Smaller markets...can they be profitable?

I need some advice. I am wanting to open up a few pizzerias (small delco, possibly dine-in) in smaller markets. We currently own one store that has done well in a town of 5000. I believe if done well, they can be very profitable hour for hour, open 4 - 9 daily. How small is too small? Can a pizzeria make it in a town of 1300 people with 550 households? One of the towns we are interested in is at least 30 minutes away from any major restaurant or competition. They have a high school and a few factories as well. What do you think? What should be the minimum population/household count to make it happen?

From what I’ve noticed, most small towns already have a couple of gas stations that provide just about anything you want from, quick items, to burgers, lunches, and those cheap crappy frozen pizza brands. Basically, fish bait, tackle, oil, just about anything you could think of to sell - can’t blame them, once the customer is there, sell 'em something.

Do you really want to compete with that? From my notes, the best I could possibly ever do was to break even, and the worst - a money pit.

Everyone has their own motivations and things that make them happy. A store that does a million in annual says is not for everyone. That being said, why invest in something that has a ceiling in sales? If I had a wad of cash in my pocket I would not be looking for something with low potential.

It the small town fits your lifestyle and its what you want to do go for it.

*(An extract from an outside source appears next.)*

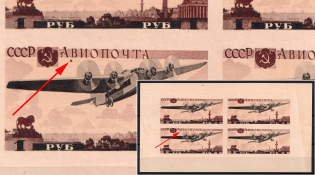 1937 The All-Union Avion Fair, Soviet Union, USSR, Souvenir Sheet (Black Dot under 'АВ' in 'АВИАПОЧТА`, Print Error)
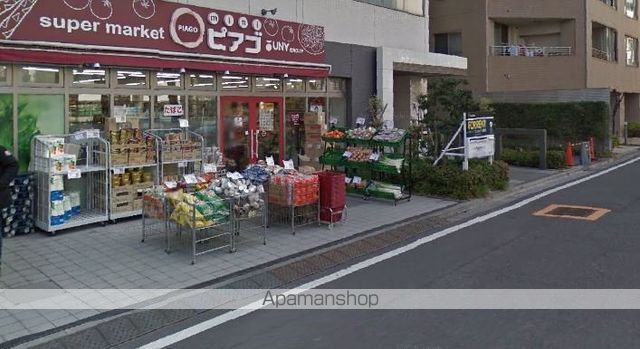 スーパー　ピアゴ（スーパー）まで0m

You can run it yourself and make up for the lack of high sales with your own labor. Imo however, I think trying to grow multiple locations in such demographics is a recipe for disaster. You need bigger sales to support such an infrastructure.

Better to run one busy store than to run multiple slow stores.

For 50 years we have had success in a small town in the heart of Pennsylvania. 1500 houses in a 4 mile radius. My sales are double the average independent. If I were to start all over I would say that it would be a long road ahead. No competition around is very appealing though. How many house are within 15 minutes of you? Where does the traffic come from? Is it a good location? What expectations do you have in terms of profit?

We have built our business on consistency and a great unique product since 1959. People come from everywhere to have our food. We also now have over 1500 workers at 3 large companies all within a few miles. There are 5 other places to eat in a 5 mile radius, only 2 are pizza shops. We send out menu fliers to 10000 houses every 10 weeks. In our area we have a retail area 20 miles north of us so most traffic comes from our south. We mail menus out as far as 20 miles south of us because we know they will be passing through.

Let me know if i can be of any help.

I really appreciate the feedback…I’m new to the “tank”. Let me further explain my current situation and rationale; I’ll try to be brief. We purchased two stores in 2003 (after leaving the corporate rat race at FedEx as a Ops Manager). Both stores were distressed to say the least! One store (which I sold in 2007) was in a city with a population of 13,000, and the other (which I still own) is in a town of 5000. After a few crazy years, many changes, and an intense learning curve, we doubled and nearly tripled the sales. However, I found I could be much more profitable in the smaller market. Not only do you have more flexibility, you also have an operation that is much more managable, half the hours, less overhead, and virtually no real competition. We consistently pull off FLC’s of 45% with the store being fully staffed, enabling me to stay “on top” of the business and focused on the future. It’s a blessing to be able to make a living with a store, supporting a family of six, that’s open only 40 hours a week! My intention was to acquire additional stores in smaller markets after we sold the other store, but the economy concerned me. Now we have recently paid off our business and feel more secure to expand. Unfortunately, the smaller cities within an hour, typically have populations less than 2000. We would much prefer cities similar to our current store…just wrestling with our options! How small is too small? 3000? 4000? Once again, I appreciate your feedback!!!

Pizza pirate is correct in the notion that a small market model is not well suited to multiple locations in that sales, which can be lucrative for the owner/operator, may not support the infrastructure needed for multiple outlets.

The quality of life and family time may be replaced with mounting headaches with little or no return on your investment.

Imagine increasing your workload 50% with no appreciable increase in compensation.

I love the small market but you must understand the limitations.

I just opened a pizza place in a town of just 1500-2000 people last year. This was an existing pizza place with terrible owners, and horrible food. Most people went to the gas station for pizza when they owned it. Since I took over, sales have increased dramatically and I am on pace for a 50 grand profit in my first year. Not to bad in a small market with a gas station that serves pizza in a bad recession, poor previous owner reputation, and I am just now starting delivery. Do your homework on the demographics/cost of living, etc., and walk around town and talk to the people to get a feel if it would be a good idea. Also, if you are looking for growth within that business, check to see if you can feel how the town will grow in ten years. My business is in a city that is 15 miles from columbus, so I see huge growth potential in my town.